= Task to carry out =
Find the line containing "Boardwalk in the wetlands". Retype it and every later line of the records exactly, leaving out pictures.

### Provided data

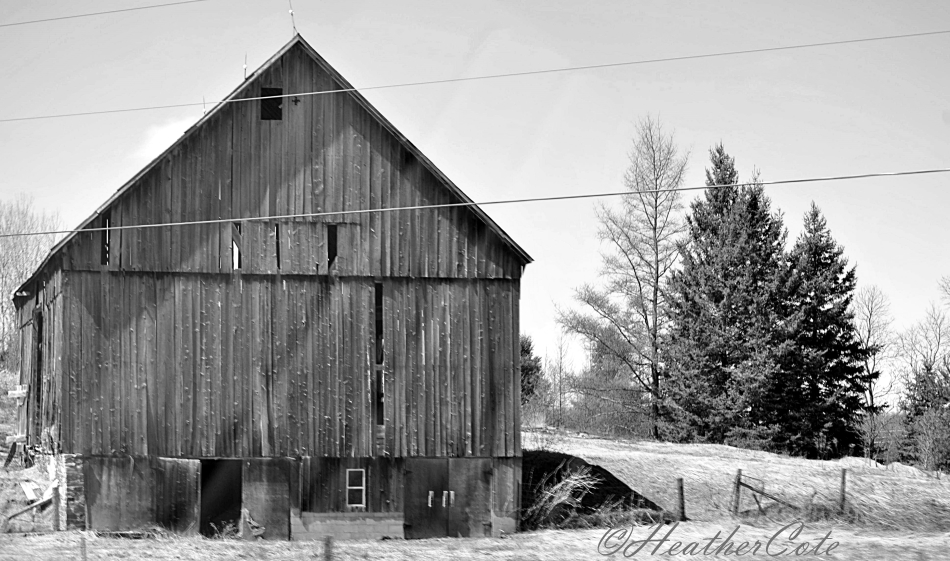 old barn.to rosseau.b.w.2014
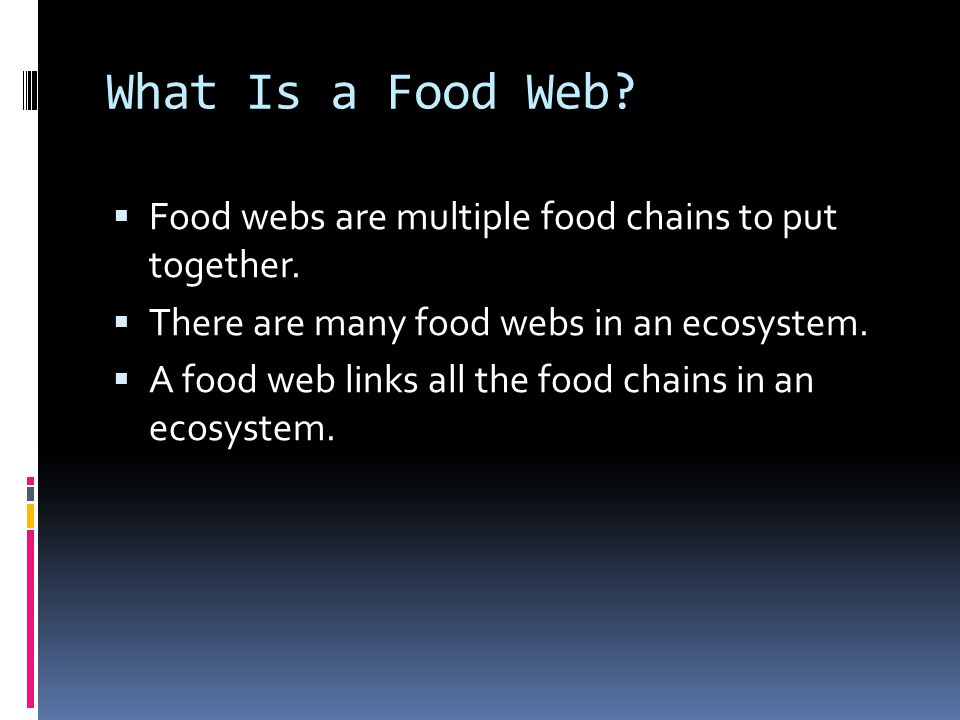 What Is a Food Web.  Food webs are multiple food chains to put together.
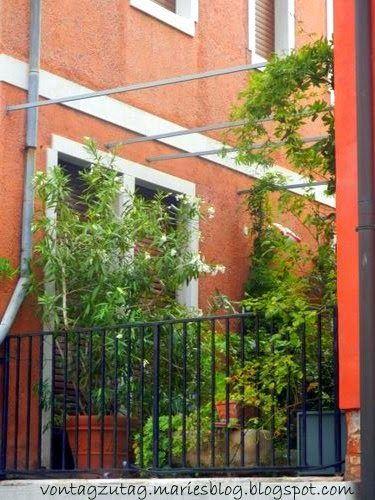 Von Tag zu Tag - Maries Blog: Gärtnern ohne Garten - Bella Venezia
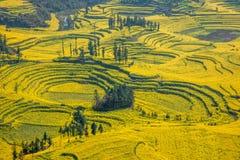 Le pied de camp de banlieue noire de Niujie du comté de Yunnan Luoping visse la fleur en terrasse de canola Image stock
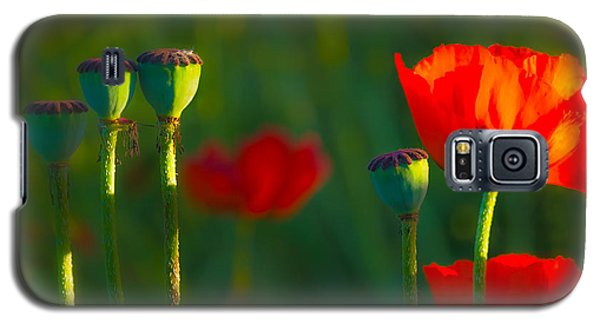 Poppies In Evening Light Galaxy S5 Case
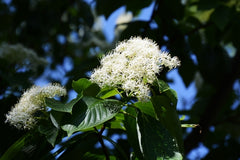 Cornus controversa (Wedding Cake Tree) seeds - RP Seeds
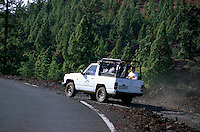 Spanien, Kanarische Inseln, Teneriffa, Pinar de Chio, Touristen mit Jeep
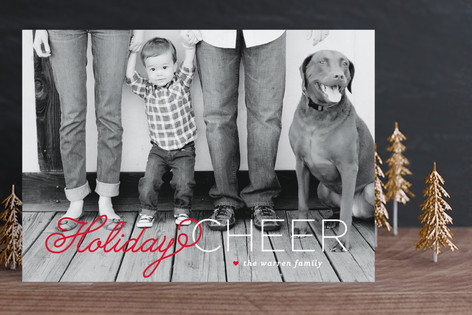 Christmas Cheer New Year Photo Cards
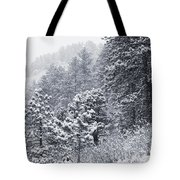 Winter In Pike National Forest Tote Bag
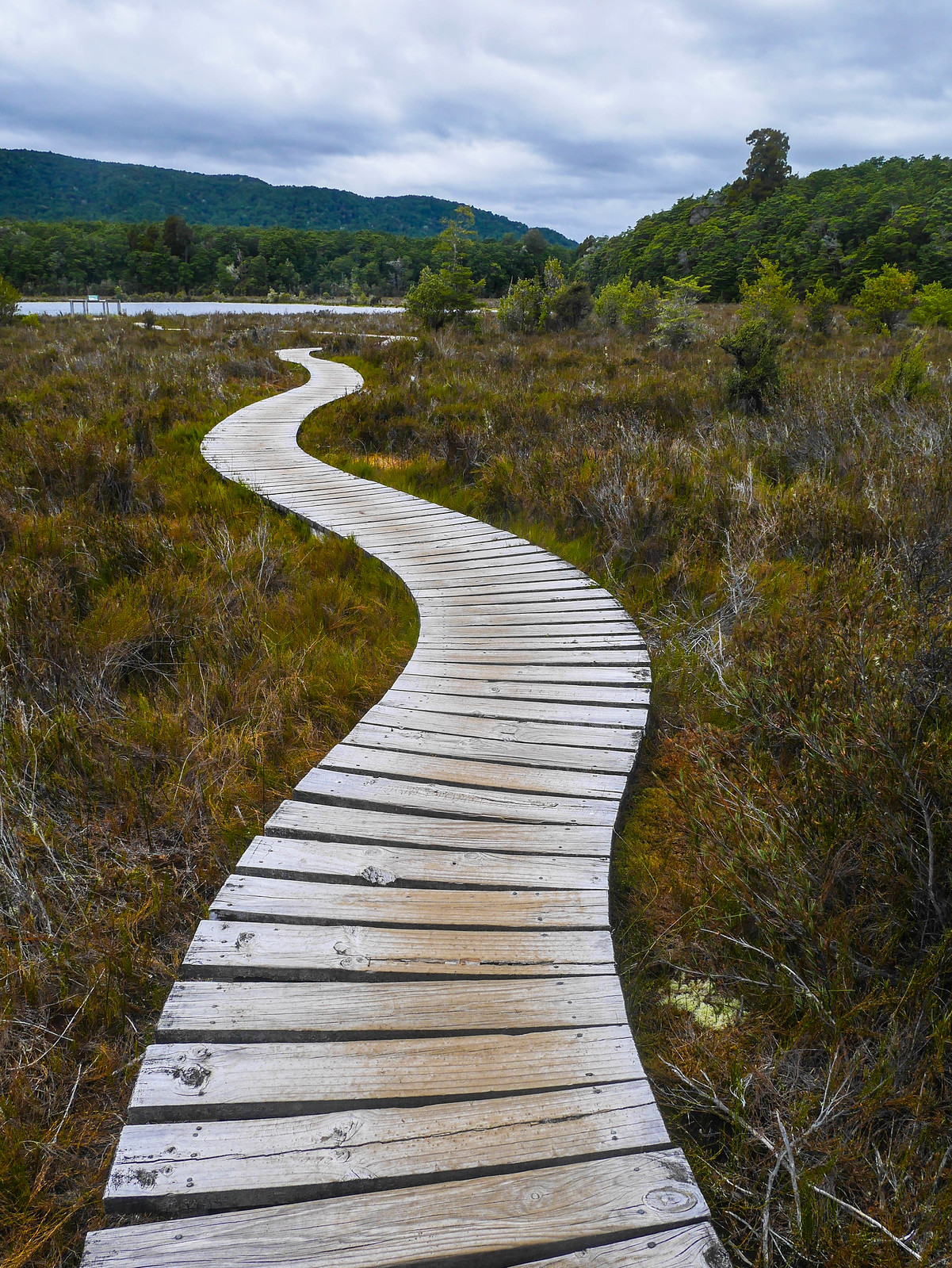 Boardwalk in the wetlands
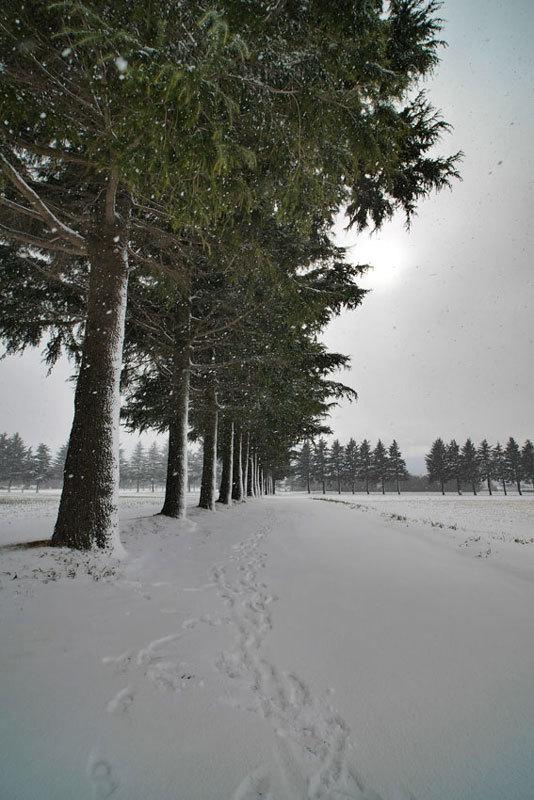 P1080027初雪A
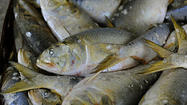 Groups disagree on menhaden commercial catch limits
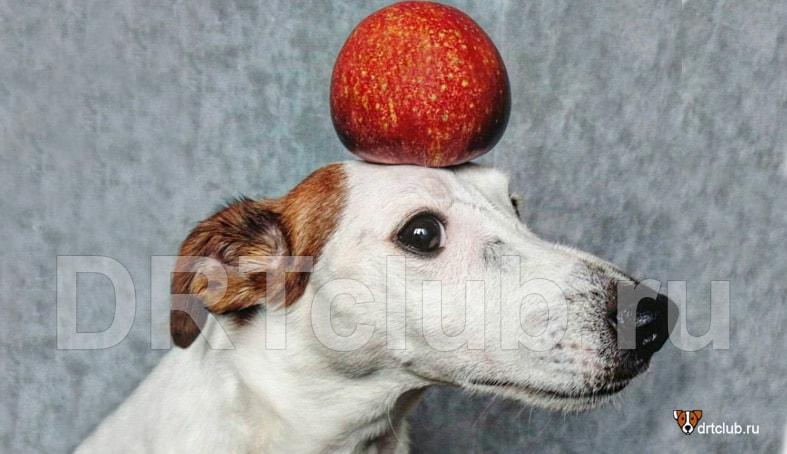 Можно ли собаке яблоки: вопросы и ответы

######

= Answer to this exercise =
 Boardwalk in the wetlands
 P1080027初雪A
 Groups disagree on menhaden commercial catch limits
 Можно ли собаке яблоки: вопросы и ответы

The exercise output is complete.